Provided material =
○ ○ ○ ○ ○ ○ ○

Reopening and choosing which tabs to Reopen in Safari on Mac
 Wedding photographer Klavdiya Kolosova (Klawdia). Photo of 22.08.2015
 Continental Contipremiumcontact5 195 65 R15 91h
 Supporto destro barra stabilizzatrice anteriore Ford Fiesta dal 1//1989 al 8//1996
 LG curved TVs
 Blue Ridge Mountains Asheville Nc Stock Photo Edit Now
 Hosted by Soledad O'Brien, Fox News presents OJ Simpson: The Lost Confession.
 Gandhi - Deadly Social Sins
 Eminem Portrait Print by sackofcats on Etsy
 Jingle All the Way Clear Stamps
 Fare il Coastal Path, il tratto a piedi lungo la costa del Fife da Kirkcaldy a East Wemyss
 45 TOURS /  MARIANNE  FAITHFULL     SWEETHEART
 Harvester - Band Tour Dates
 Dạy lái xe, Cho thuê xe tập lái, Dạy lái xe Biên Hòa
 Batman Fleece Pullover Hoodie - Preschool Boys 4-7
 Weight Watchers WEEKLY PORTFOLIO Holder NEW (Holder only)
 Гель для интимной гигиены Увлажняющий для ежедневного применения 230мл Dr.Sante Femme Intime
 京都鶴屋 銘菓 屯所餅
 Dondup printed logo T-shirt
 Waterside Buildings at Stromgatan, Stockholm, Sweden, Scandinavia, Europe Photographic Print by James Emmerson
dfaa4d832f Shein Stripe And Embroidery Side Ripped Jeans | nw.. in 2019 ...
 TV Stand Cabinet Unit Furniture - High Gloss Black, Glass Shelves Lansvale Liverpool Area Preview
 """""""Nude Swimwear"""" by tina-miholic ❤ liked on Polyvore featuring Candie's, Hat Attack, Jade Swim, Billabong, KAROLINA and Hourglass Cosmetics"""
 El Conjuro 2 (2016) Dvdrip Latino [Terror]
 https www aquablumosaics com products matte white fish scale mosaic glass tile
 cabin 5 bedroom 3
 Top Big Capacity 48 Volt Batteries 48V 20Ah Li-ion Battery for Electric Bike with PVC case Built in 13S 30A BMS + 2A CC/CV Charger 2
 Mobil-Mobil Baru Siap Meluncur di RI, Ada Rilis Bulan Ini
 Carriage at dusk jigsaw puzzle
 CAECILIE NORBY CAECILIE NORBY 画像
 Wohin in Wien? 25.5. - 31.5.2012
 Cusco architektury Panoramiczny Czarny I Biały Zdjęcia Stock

○ ○ ○ ○ ○ ○ ○

About this exercise =
Give the whole listing again, character for character.

Response to the task =
Reopening and choosing which tabs to Reopen in Safari on Mac
 Wedding photographer Klavdiya Kolosova (Klawdia). Photo of 22.08.2015
 Continental Contipremiumcontact5 195 65 R15 91h
 Supporto destro barra stabilizzatrice anteriore Ford Fiesta dal 1//1989 al 8//1996
 LG curved TVs
 Blue Ridge Mountains Asheville Nc Stock Photo Edit Now
 Hosted by Soledad O'Brien, Fox News presents OJ Simpson: The Lost Confession.
 Gandhi - Deadly Social Sins
 Eminem Portrait Print by sackofcats on Etsy
 Jingle All the Way Clear Stamps
 Fare il Coastal Path, il tratto a piedi lungo la costa del Fife da Kirkcaldy a East Wemyss
 45 TOURS /  MARIANNE  FAITHFULL     SWEETHEART
 Harvester - Band Tour Dates
 Dạy lái xe, Cho thuê xe tập lái, Dạy lái xe Biên Hòa
 Batman Fleece Pullover Hoodie - Preschool Boys 4-7
 Weight Watchers WEEKLY PORTFOLIO Holder NEW (Holder only)
 Гель для интимной гигиены Увлажняющий для ежедневного применения 230мл Dr.Sante Femme Intime
 京都鶴屋 銘菓 屯所餅
 Dondup printed logo T-shirt
 Waterside Buildings at Stromgatan, Stockholm, Sweden, Scandinavia, Europe Photographic Print by James Emmerson
dfaa4d832f Shein Stripe And Embroidery Side Ripped Jeans | nw.. in 2019 ...
 TV Stand Cabinet Unit Furniture - High Gloss Black, Glass Shelves Lansvale Liverpool Area Preview
 """""""Nude Swimwear"""" by tina-miholic ❤ liked on Polyvore featuring Candie's, Hat Attack, Jade Swim, Billabong, KAROLINA and Hourglass Cosmetics"""
 El Conjuro 2 (2016) Dvdrip Latino [Terror]
 https www aquablumosaics com products matte white fish scale mosaic glass tile
 cabin 5 bedroom 3
 Top Big Capacity 48 Volt Batteries 48V 20Ah Li-ion Battery for Electric Bike with PVC case Built in 13S 30A BMS + 2A CC/CV Charger 2
 Mobil-Mobil Baru Siap Meluncur di RI, Ada Rilis Bulan Ini
 Carriage at dusk jigsaw puzzle
 CAECILIE NORBY CAECILIE NORBY 画像
 Wohin in Wien? 25.5. - 31.5.2012
 Cusco architektury Panoramiczny Czarny I Biały Zdjęcia Stock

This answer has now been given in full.